→ Фрагмент текста
........

Наконец, в-третьих, в сфере ГЭУ наблюдается очевидный кризис лидерства. На фоне стремительного роста экономической мощи стран с развивающимися рынками, на которые в 2017 г. приходилось порядка 57,2% глобального ВВП по паритетам покупательной способности, экономически развитые страны с каждым годом вынуждены констатировать все более выраженное ослабление как ресурсной базы, так и международного авторитета, которые в предшествующие десятилетия составляли основу их доминирующего положения в сфере ГЭУ. Совокупный экономический вес одних лишь КНР и Индии (25,7% глобального ВВП по паритету покупательной способности в 2017 г.) уже сейчас более чем в полтора раза превышает вес США (15,3%) и экономически развитых стран Западной Европы (14,9%) [3] , а к 2025 г. разрыв между ними вполне может увеличиться еще на 4–6 процентных пунктов. В этих условиях претензии экономически развитых стран на сохранение ведущих позиций в регулировании мировой экономики становятся все более эфемерными. Достаточно сказать, что о прежде всесильных механизмах «Большой семерки» сегодня почти никто не вспоминает, а деятельность МВФ, еще 20 лет назад безапелляционно диктовавшего развивающимся странам условия получения кредитов, на сегодняшний день ограничивается по большей части решением локальных антикризисных задач. В то же время страны с развивающимися рынками ни по одиночке, ни в рамках сформировавшихся к настоящему времени структур сотрудничества (включая БРИКС) пока не в состоянии добиться создания принципиально новых структур ГЭУ, радикального укрепления своих позиций в уже существующих структурах или адекватного выполнения последними их уставных функций. Регулирование международной торговли стало в 2018 г. той сферой ГЭУ, где масштаб соответствующих проблем проявился особенно наглядно.

........

→ Постановка задачи
Сократите абзац фрагмента, начинающийся словами «Наконец, в-третьих», сохранив его главные факты. Листинг взят из другого источника.

→ Блок данных
........

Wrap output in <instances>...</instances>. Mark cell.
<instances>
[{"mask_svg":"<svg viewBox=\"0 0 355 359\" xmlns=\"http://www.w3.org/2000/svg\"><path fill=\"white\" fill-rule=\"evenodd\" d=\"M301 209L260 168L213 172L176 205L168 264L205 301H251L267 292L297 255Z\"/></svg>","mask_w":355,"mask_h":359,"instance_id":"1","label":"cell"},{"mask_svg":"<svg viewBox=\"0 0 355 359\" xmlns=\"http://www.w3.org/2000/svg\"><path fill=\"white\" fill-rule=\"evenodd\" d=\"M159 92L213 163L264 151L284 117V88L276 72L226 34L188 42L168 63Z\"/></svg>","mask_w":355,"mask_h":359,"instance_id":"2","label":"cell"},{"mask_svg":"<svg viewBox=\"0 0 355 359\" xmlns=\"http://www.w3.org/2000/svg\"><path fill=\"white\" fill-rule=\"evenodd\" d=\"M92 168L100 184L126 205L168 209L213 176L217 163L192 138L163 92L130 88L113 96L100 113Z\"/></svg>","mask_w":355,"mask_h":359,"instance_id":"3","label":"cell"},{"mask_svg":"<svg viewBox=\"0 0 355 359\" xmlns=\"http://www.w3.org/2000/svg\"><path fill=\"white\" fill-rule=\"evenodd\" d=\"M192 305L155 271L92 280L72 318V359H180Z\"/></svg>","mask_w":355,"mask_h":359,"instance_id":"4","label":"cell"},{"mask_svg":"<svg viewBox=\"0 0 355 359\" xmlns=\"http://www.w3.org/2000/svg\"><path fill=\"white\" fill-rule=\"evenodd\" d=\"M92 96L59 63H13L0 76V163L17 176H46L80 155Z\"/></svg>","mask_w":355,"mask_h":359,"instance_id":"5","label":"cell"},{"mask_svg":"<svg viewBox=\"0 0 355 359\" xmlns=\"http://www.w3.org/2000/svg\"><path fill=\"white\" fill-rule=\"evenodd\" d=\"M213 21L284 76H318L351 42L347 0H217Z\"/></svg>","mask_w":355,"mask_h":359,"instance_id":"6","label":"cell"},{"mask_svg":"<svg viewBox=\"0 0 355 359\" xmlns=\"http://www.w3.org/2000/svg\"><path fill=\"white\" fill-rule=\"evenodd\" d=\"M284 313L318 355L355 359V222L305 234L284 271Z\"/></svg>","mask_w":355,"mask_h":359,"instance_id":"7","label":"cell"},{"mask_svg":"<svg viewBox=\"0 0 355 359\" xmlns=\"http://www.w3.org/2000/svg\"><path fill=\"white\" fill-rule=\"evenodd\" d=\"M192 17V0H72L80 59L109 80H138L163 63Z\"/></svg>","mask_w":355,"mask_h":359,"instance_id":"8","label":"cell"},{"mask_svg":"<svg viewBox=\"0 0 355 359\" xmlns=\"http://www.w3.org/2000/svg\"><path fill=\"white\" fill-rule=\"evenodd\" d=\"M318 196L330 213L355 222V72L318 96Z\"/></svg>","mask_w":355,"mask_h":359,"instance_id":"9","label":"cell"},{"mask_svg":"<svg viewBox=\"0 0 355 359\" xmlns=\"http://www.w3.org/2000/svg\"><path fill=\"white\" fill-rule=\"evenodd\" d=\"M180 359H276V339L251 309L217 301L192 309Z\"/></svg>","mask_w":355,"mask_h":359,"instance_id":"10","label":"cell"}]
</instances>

........

→ Результат
В сфере ГЭУ назрел кризис лидерства. В 2017 г. на страны с развивающимися рынками приходилось около 57,2% глобального ВВП по паритету покупательной способности. Экономически развитые страны теряют ресурсную базу и международный авторитет, на которых держалось их доминирование. Совокупный вес КНР и Индии (25,7%) уже более чем в полтора раза превышает вес США (15,3%) и развитых стран Западной Европы (14,9%). К 2025 г. разрыв может вырасти еще на 4–6 процентных пунктов. Поэтому притязания развитых стран на ведущую роль в регулировании мировой экономики становятся все более эфемерными: о механизмах «Большой семерки» почти не вспоминают, а МВФ в основном решает локальные антикризисные задачи. При этом страны с развивающимися рынками ни поодиночке, ни в рамках БРИКС и других структур сотрудничества пока не могут создать принципиально новые структуры ГЭУ, заметно усилить свои позиции в существующих или добиться выполнения ими уставных функций. Особенно наглядно эти проблемы проявились в 2018 г. в регулировании международной торговли.